A Multi-Class Deep Neural Network Framework Driven Automated Classification Of Diabetic Retinopathy Using Retinal Fundus Images
DOI:
https://doi.org/10.4238/4j99yb84Abstract
Diabetic Retinopathy (DR) is one of the leading causes of vision impairment and blindness among diabetic patients worldwide. Early and accurate detection of DR is essential to prevent severe visual complications through timely medical intervention. This study proposes an automated deep learning-based framework for multi-class classification of Diabetic Retinopathy using retinal fundus images. The proposed model leverages convolutional neural network architecture to effectively extract discriminative features and classify retinal images into five stages: No DR, Mild NPDR, Moderate NPDR, Severe NPDR, and Proliferative Diabetic Retinopathy (PDR). The images were pre-processed through resizing and normalization to enhance model performance. The model was trained using the Adam optimizer with categorical cross-entropy loss and evaluated using standard performance metrics including Accuracy, Precision, Recall, F1-score, and Area Under the ROC Curve (AUC).
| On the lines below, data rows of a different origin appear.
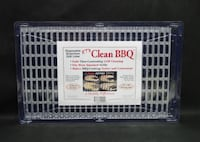 Clean Bbq Disposable Aluminum Grill Liner Set Of 8 Sheets Barbeque Top Open box FORTLAUDERDALE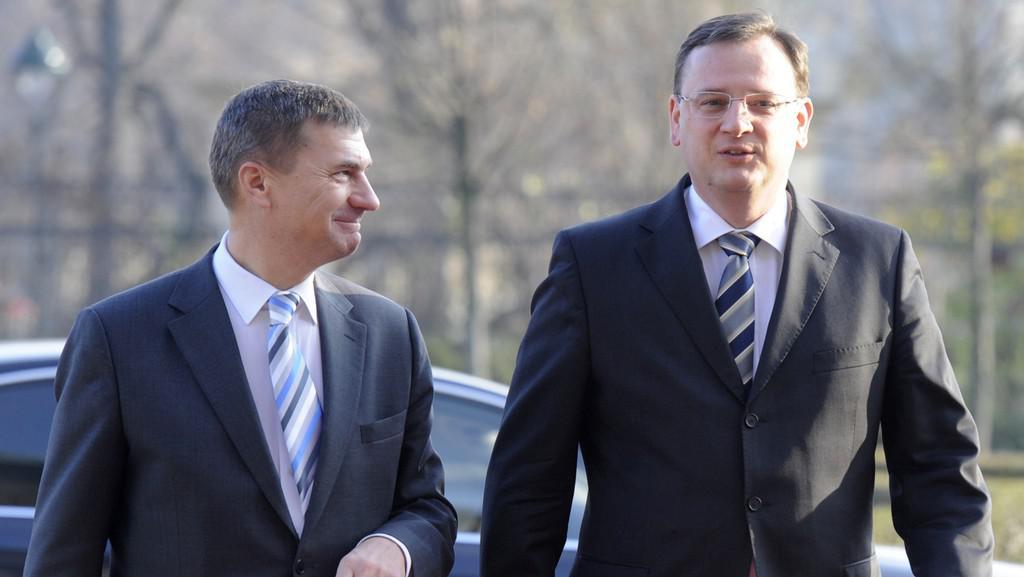 Andrus Ansip a Petr Nečas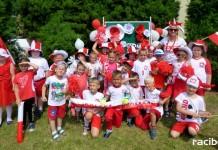 Dzień Dziecka w Nędzy w biało-czerwonych barwach!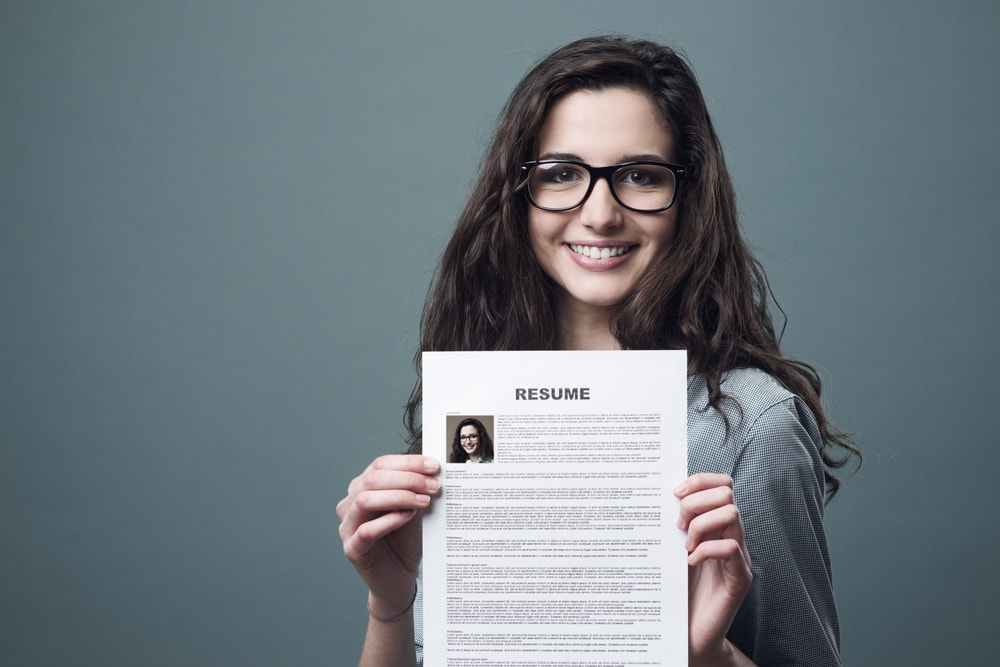 How to Write a Successful CV for Your First Job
Experimental results demonstrate that the proposed framework achieved an overall accuracy of 96.4%, precision of 0.962, recall of 0.964, F1-score of 0.963, and an AUC of 0.978, indicating superior classification performance and strong discriminative capability. The findings suggest that the proposed automated system can serve as a reliable and efficient tool for early-stage DR screening and assist ophthalmologists in clinical decision-making. The integration of deep learning techniques into retinal image analysis significantly enhances diagnostic accuracy and reduces manual workload, contributing to improved healthcare outcomes.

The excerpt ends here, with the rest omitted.